▶ _Passage provided_:
Homework

Ch 5, Newton's Laws of Motion

Ch5: 4, 13, 20, 24, 33, 44, 41, 50, 68

Questions 5, 7, 10, 11, 12, 14, 15, 17, 19

| Hmwk, Ch 4 | Homework Assignment Page | PHY 1350's Home Page | Hmwk, Ch 6 |

Additional problems from Serway's fourth edition


(4 ed) 5.1 Two masses, m1 and m2, situated on a frictionless, horizontal surface are connected by a massless string. A force, F, is exerted on one of the masses to the right (Fig P5.38). Determine the acceleration of the system and the tension, T, in the string.


(4 ed) 5.2 Mass m1 on a frictionless horizontal table is connected to mass m2 through a massless pulley P1 and a massless fixed pulley P2 as shown in Figure P5.46.


(4 ed) 5.3 Find the tension in each cord for the systems shown in Figure P5.26. (Neglect the mass of the cords!).


(4 ed) 5.4 A magician attemps to pull a tablecloth from under a 200-g mug located 30 cm from the edge of the cloth. If there is a frictional force of 0.10 N exerted on the mug by the cloth, and the cloth is pulled with a constant acceleration of magnitude 3.0 m/s2, how far does the mug move on the tabletop before the cloth is completely out from under it? (Hint: The cloth moves more than 30 cm before it is out from under the mug!)

As always, a good diagram is essential!


Additional problems from Serway's fourth edition


Q5.5 Identify the action-reaction pairs in the following situations:
a man takes a step;

The man's foot pushes on the sidewalk and the sidewalk pushes back on his foot.

a snowball hits a woman in the back;

The snowball exerts a force on the woman's back and the woman's back exerts a force on the snowball (this force probably stops the snowball).

a baseball player catches a ball;

The baseball player exerts a force on the ball (causing the ball to stop) and the ball exerts a force on the baseball player (which he "feels" in his hand).

a gust of wind strikes a window.

The wind exerts a force on the window and the window exerts a force back on the wind, changing its direction.


Q5.7 If a car is traveling westward with a constant speed of 20 m/s, what is the resultant force acting on it?

If the direction is constant -- as it is here with constant speed and constant direction -- then the acceleration is zero and that means the resultant force is zero as well.


Q5.10 What is wrong with the statement, "Because the car is at rest, no forces are acting on it."? How ould you correct this statement?

"Because the car is at rest, the resultant force acting on it is zero."

There may be many forces acting on it -- but the vector sum of all the forces is zero since its acceleration is zero.


Q5.11 Suppose you are driving a car along a highway at a high speed. Why should you avoid slamming on your brakes if you want to stop in the shortest distance? Tht is, why should you keep the wkeels turning as your brake?

▶ _Data block_:
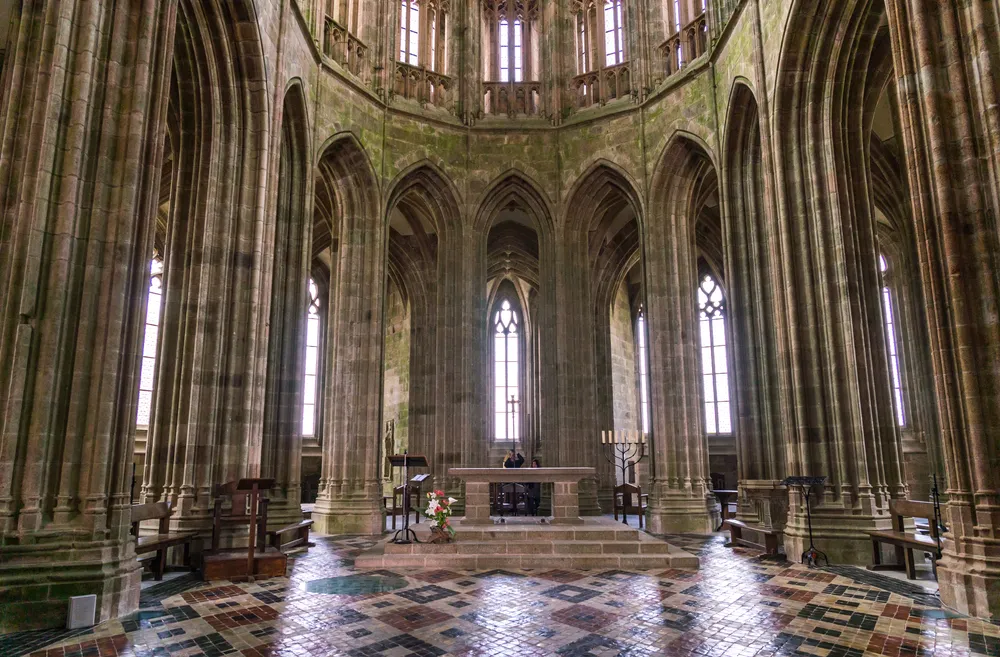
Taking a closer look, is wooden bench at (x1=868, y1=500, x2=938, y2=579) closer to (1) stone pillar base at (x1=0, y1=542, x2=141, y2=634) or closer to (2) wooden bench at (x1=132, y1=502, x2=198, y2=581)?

▶ _Instruction_: Turn the paragraph of the homework page that begins "(4 ed) 5.1 Two masses, m1 and m2" into a brief list that keeps its main facts. Rely on the homework page alone.

▶ _Task answer_:
- Two masses, m1 and m2, rest on a frictionless, horizontal surface.
- A massless string connects them.
- A force F pulls one mass to the right (Fig P5.38).
- Find the system's acceleration and the string's tension, T.